Yeah, like it or not, our listening patterns have changed. With the introduction of mp3 players (more honestly, the iPod) we were all given incredible levels of control over what we listened to at any moment. It’s simply next in the progression from LP (moving the needle from track to track), to cassette (pressing FF and guessing), to CD (pressing next, but still limited to one album). Now, at your fingertips, there is the power to pick any song, play it for any length of time, and skip to another song, and keep skipping until you find what it is you want to listen to.
While there is great, great joy to be had in simply shuffling at random (the wild success of the iPod Shuffle definitely illustrates this), I think all will agree that it is not enough. Now that you have control, how can you resist the temptation to take control? I’m sure I’m not the only one who’s set my iPod to shuffle during my morning commute, only to be aurally assaulted when a song by Melt Banana follows a song by Air. Likewise, who can deny the embarrassment and awkwardness when, in the midst of a tender, romantic, passionate make-out session, a Daniel Johnston tune pops up to destroy the moment entirely? (Note: I’m sure there are people in this world who love to make out to Daniel Johnston. That’s cool for them. Not for me.). Shuffling just isn’t practical, all the time. Part of the reason that radio used to work is that the playlists were hand-picked so that there could be surprises, but none like this:
A: Hey, guess what?
A: Herpes! Are you surprised?
Blind shuffling can actually be detrimental to your music listening habits, causing you to have unfortunate and negative reactions to music that, under some other circumstances, could be your favorite tune of the moment. Hating music is not cool. That’s why it is important to gain control over your library and use it to your advantage.
Zen and the Art of Exercising Control
It is only by exercising this control that one can begin to reduce (and this is the ultimate, Zen-like goal of all this).

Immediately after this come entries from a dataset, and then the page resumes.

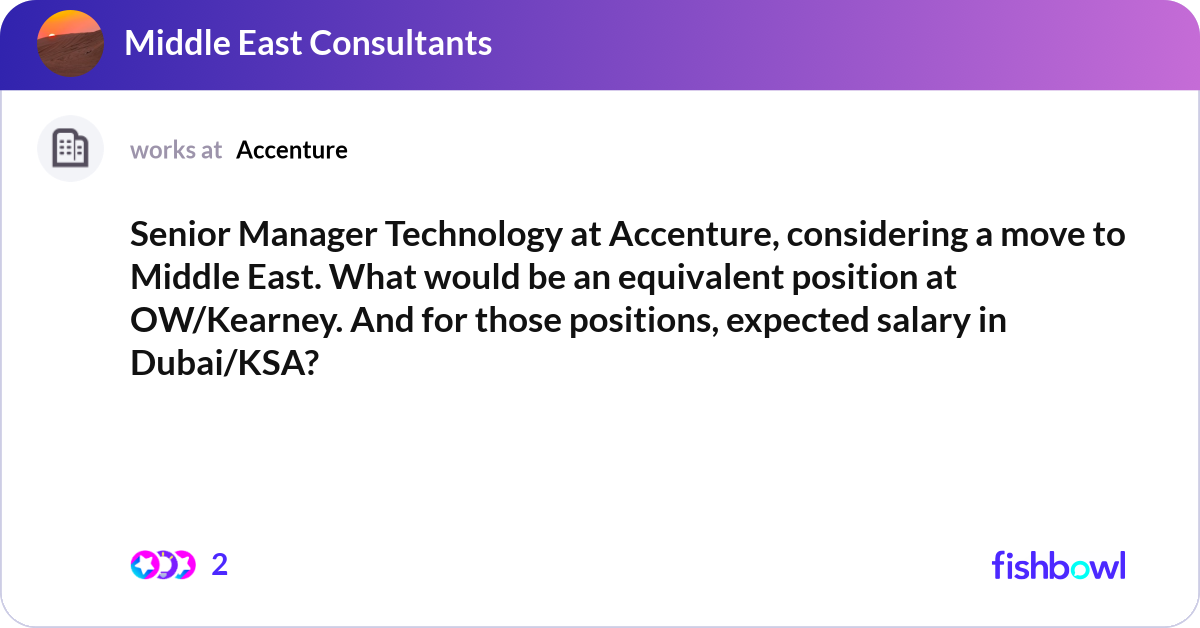 Middle East Consultants

works at Accenture

Senior Manager Technology at Accenture, considering a move to Middle East. What would be an equivalent position at OW/Kearney. And for those positions, expected salary in Dubai/KSA?

2

fishbowl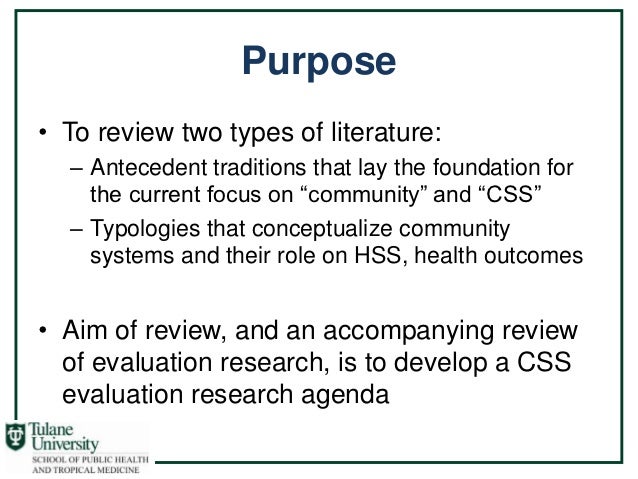 Purpose

• To review two types of literature:
– Antecedent traditions that lay the foundation for the current focus on “community” and “CSS”
– Typologies that conceptualize community systems and their role on HSS, health outcomes

• Aim of review, and an accompanying review of evaluation research, is to develop a CSS evaluation research agenda

Tulane University
SCHOOL OF PUBLIC HEALTH AND TROPICAL MEDICINE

I don’t mean to reduce the overall size of the library - but to reduce it to little, digestible nuggets of relatedness. You can do this in a number of ways, and I’ll detail some of mine in a later post, but once you find a good system, and get your entire back catalog aligned with it, future additions to your library can be added easily and effectively. The important thing to keep in mind is this: you don’t have to listen to every single song all the way through to decide where it needs to go. Initially, the rating/sorting should be based on your immediate reaction to the song. As you live and grow with your music, you will find things that need to change. You will continue to be surprised, in a good way, by things that you own.
There’s an important balance to achieve in sorting your library. The level of detail radio stations and DJs pay to arranging their playlists is more than you ought to, typically. You will end up knowing too well what’s on each list, and could easily become bored. The point is to craft these lists to encourage moments of serendipity, moments of accidental harmony with life. To take control is not to control, but to guide. To create paths of flow.
How much music is enough music?
This is like asking “How much air is enough air?”
You can only breathe one breath at a time. But you can breathe every single moment of every single day for your entire life.
How much music is enough music? I don’t know...I haven’t made it there yet.